The two papers came out on the same day; they must have landed on the editor’s desk at about the same time. Here’s a quick rundown comparing the papers:
Teams: one team from Stanford, led by Jamie Henderson and the late Krishna Shenoy; another team from UCSF, led by Eddie Chang.
Recording tech: Stanford continues the tradition of using Utah arrays with penetrating electrodes, 4 of them, 2 in premotor and 2 in Broca’s area (384 electrodes total); UCSF uses a superficial ECoG array over a larger surface over the superior temporal gyrus (253 electrodes).
Metrics: Stanford reports 23.8% word error rate decoded at 62 words per minute over 125,000 word vocabulary. UCSD reports 78 words per minute and median word error rate of 25% over 1,000 word vocabulary
NLP/AI: Stanford’s is fairly old school with an RNN that maps the electrode recordings to phonemes, training with CTC (connectionist temporal classification). The language model is a trigram. UCSF’s is, as far as I can tell, very similar. Why so old school? These experiments take forever to run. Likely, communication with the FDA must have started in the late 2010’s. True neuroscience waits.
Unique findings: on the Stanford side, they found that they couldn’t decode anything from Broca’s area, an area in the brain that has been identified over 150 years as THE brain area. On the UCSF side, they pushed the envelope is in adding an avatar. I think this will help comprehension, especially in light of the McGurk effect.

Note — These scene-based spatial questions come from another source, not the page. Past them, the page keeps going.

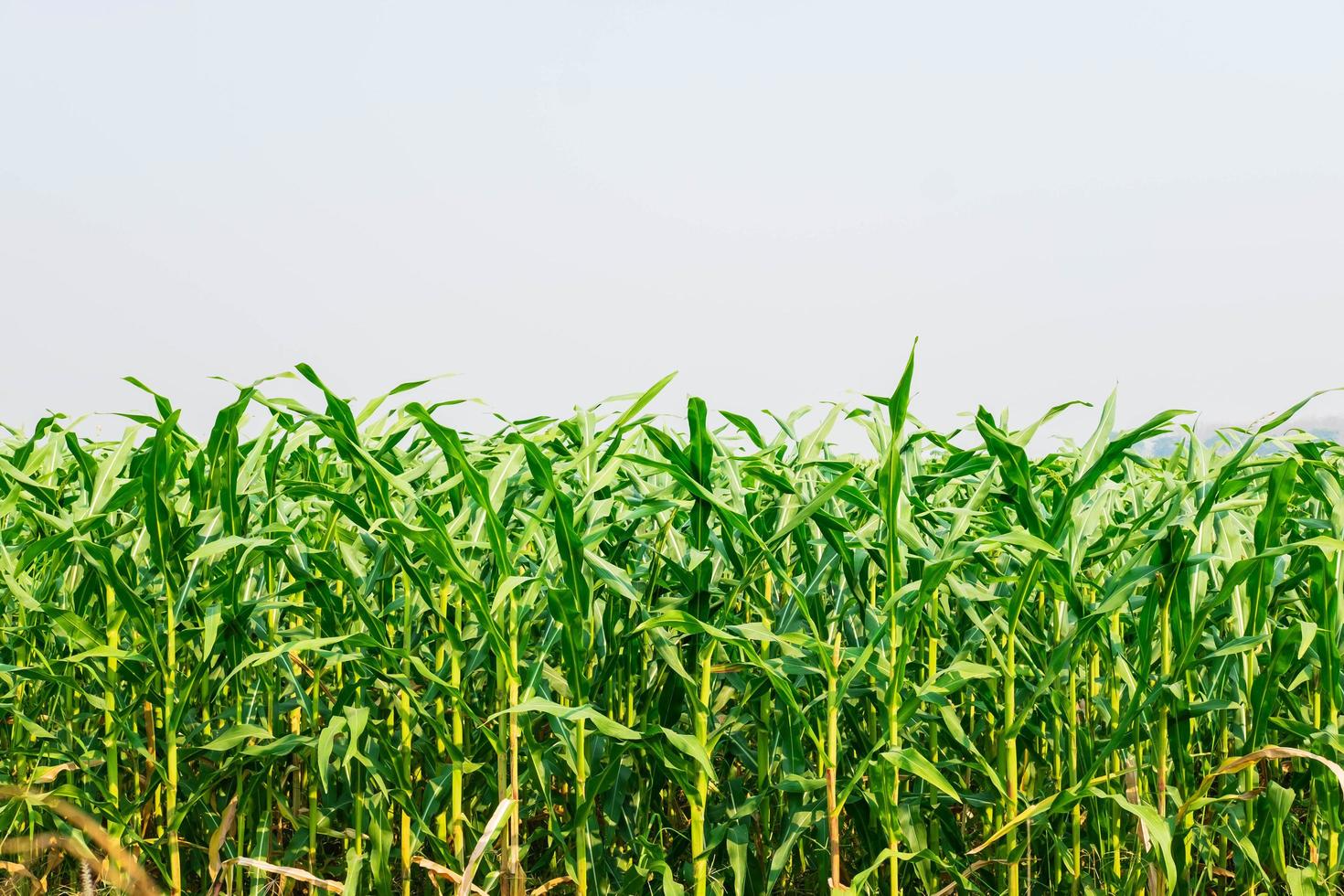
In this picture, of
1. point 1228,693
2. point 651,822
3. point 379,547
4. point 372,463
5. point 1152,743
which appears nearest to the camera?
point 372,463

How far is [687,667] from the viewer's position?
2.00 metres

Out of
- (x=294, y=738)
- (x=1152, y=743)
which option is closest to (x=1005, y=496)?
(x=1152, y=743)

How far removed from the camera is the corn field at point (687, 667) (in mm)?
1860

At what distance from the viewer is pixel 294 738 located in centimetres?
209

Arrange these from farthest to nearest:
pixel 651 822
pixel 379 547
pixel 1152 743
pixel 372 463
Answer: pixel 651 822 → pixel 379 547 → pixel 1152 743 → pixel 372 463

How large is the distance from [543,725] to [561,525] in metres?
0.99

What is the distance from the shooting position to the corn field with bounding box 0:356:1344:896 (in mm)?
1860

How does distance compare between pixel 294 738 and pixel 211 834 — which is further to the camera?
pixel 211 834

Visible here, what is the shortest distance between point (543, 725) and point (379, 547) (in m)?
0.75

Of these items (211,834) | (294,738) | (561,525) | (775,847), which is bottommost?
(211,834)

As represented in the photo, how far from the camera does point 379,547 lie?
2.14 meters

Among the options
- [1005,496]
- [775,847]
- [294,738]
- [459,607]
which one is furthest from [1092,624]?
[294,738]

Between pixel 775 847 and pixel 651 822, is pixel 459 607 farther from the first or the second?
pixel 775 847

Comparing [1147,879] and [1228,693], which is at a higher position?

I’ve been following this field for a while; at Facebook, while I was working on silent speech decoding, we funded some earlier work from Eddie Chang and interacted with the late Krishna Shenoy. It’s amazing the strides the field has made in the last 6 years. It may be the case that there’s a hump in BCI, where there’s a minimal threshold functionality to make it appeal to a large audience. I think we’re getting close to that.